──────── Lesetext ────────

Bereits jetzt, während des Studiums, ermöglicht das NRWege-Stipendium ihr ein Stück Unabhängigkeit. Erfahren hat sie davon über NaWiOs. „Das Stipendium ist eine Erleichterung für mich“, so Hassaf. „Und zwar nicht nur finanziell, sondern auch emotional.“ Denn die Stipendiat*innen erhalten nicht nur monetäre Unterstützung, ebenso sind Gruppentreffen und Angebote zur sprachlichen Begleitung Teil des Programms. „Für Nicht-Muttersprachler*innen ist es manchmal schwierig, sich zu orientieren und Kontakte zu knüpfen. Dabei ist das Stipendium hilfreich.“
Die deutsche Sprache zu lernen, war für Hassaf herausfordernd. „Deutsch ist für mich eine sehr schwierige Sprache“, gibt sie mit weichem Akzent zu und auch, dass sie vor dem Interview nervös gewesen sei, weil sie nach wie vor Angst hat, beim Sprechen Fehler zu machen. Zwar schleicht sich hier und da tatsächlich ein schiefes Wort ein, doch dass das eigentlich kein Anlass zur Sorge sein muss, drückt Ahin Hassaf dann selbst fast poetisch aus: „Sprachen sind wie Ozeane. Es gibt immer noch mehr, was man lernen kann.“ Und das tut sie: „Ich versuche stetig, die Sprache zu verbessern.“
Ob sie, wenn möglich, irgendwann nach Syrien zurück möchte? Ahin Hassaf zögert, dann sagt sie: „Eigentlich wünsche ich mir schon, irgendwann in mein Heimatland zurückzukehren, aber ich habe in den letzten Jahren auch festgestellt, dass Heimat etwas ist, das in mir liegt. So ist die Uni für mich auch Heimat. Das Gefühl von Sicherheit zu haben, dass ich hier in Frieden leben kann, bedeutet für mich ebenfalls eine Art von Heimat.“ Und wer weiß? Vielleicht gewinnt die gebürtige Syrerin noch ein Stück davon hinzu, wenn sie schließlich in Bielefeld ihr Studium beenden und so ihren Traum, ein selbstständiges Leben zu führen, verwirklichen kann.

──────── Einträge zum Prüfen ────────

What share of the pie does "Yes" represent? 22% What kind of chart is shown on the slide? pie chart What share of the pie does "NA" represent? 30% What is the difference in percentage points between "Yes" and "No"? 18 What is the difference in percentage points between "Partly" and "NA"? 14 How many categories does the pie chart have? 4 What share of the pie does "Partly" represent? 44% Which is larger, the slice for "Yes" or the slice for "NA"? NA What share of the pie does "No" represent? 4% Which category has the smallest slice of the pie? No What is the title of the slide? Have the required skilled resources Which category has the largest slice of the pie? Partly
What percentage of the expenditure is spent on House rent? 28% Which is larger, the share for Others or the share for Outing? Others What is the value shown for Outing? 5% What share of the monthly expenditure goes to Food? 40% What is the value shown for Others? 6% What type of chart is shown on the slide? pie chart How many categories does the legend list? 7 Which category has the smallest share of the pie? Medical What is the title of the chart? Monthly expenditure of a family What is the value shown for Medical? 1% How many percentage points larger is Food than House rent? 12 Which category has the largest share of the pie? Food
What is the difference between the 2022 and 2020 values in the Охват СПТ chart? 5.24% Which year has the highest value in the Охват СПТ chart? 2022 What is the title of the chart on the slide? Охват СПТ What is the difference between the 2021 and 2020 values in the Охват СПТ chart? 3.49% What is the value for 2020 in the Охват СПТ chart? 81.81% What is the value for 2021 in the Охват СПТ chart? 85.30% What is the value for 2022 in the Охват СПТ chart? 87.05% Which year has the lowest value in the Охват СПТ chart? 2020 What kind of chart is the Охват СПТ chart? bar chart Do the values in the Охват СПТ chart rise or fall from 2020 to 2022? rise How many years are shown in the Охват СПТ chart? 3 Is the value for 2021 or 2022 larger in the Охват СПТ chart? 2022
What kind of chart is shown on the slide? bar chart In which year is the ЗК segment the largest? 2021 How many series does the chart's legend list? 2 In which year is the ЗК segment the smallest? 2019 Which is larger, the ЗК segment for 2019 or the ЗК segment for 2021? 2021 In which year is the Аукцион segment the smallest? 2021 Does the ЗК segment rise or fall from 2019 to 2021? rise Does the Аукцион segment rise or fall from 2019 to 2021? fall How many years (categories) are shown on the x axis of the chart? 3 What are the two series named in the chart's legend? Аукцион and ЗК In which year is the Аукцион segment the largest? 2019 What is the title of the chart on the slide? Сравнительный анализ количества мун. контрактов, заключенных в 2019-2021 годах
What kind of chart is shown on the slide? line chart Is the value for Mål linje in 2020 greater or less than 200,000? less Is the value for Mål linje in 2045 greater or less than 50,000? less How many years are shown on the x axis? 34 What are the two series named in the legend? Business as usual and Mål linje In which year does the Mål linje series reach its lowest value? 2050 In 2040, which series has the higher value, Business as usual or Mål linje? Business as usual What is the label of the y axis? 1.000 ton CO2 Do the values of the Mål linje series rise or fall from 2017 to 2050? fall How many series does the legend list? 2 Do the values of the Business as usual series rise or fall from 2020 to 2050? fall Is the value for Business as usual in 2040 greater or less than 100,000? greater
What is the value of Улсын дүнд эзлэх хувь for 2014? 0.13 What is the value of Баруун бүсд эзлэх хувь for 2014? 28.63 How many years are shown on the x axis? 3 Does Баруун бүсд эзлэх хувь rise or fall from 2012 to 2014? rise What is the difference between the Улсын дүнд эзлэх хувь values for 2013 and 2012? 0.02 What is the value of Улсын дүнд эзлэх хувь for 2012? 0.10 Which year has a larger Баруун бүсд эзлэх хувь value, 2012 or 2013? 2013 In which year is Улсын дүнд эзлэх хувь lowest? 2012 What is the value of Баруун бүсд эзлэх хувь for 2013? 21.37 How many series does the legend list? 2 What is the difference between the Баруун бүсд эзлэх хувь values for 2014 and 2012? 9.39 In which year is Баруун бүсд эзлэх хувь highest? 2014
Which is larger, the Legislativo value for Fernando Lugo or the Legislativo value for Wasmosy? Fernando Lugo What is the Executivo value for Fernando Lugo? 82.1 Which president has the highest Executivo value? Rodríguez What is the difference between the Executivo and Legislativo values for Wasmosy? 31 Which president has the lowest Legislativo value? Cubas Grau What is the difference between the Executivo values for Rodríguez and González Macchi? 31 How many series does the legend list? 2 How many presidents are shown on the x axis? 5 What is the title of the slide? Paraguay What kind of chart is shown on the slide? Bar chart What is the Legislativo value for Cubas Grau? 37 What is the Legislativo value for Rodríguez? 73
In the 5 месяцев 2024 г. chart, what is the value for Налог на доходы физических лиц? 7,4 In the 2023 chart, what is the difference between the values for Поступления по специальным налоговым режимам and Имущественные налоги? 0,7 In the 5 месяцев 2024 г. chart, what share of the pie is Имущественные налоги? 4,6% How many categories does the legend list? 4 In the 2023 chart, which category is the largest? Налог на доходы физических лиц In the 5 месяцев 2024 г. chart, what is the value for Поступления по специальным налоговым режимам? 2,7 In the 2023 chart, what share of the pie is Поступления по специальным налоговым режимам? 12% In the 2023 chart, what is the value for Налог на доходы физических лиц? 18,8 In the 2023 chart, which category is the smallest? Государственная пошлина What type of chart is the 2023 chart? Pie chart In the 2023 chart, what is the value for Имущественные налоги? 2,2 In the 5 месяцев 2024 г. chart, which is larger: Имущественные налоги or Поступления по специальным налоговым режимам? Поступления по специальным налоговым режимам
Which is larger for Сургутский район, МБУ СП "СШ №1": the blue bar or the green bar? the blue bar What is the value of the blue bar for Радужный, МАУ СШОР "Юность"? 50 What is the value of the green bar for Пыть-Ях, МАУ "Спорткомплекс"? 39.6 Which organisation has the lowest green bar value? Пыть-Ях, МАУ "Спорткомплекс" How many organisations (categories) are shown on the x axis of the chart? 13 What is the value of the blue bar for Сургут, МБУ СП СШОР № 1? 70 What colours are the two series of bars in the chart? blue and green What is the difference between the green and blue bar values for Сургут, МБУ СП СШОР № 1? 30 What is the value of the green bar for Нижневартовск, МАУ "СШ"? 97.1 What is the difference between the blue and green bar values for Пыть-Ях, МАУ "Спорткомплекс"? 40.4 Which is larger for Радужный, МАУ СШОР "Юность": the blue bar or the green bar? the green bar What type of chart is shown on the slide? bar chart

────────

Deine Aufgabe – Übertrage den Satz „Die deutsche Sprache zu lernen, war für Hassaf herausfordernd.“ aus dem Lesetext ins Englische.

Lösung – Learning the German language was challenging for Hassaf.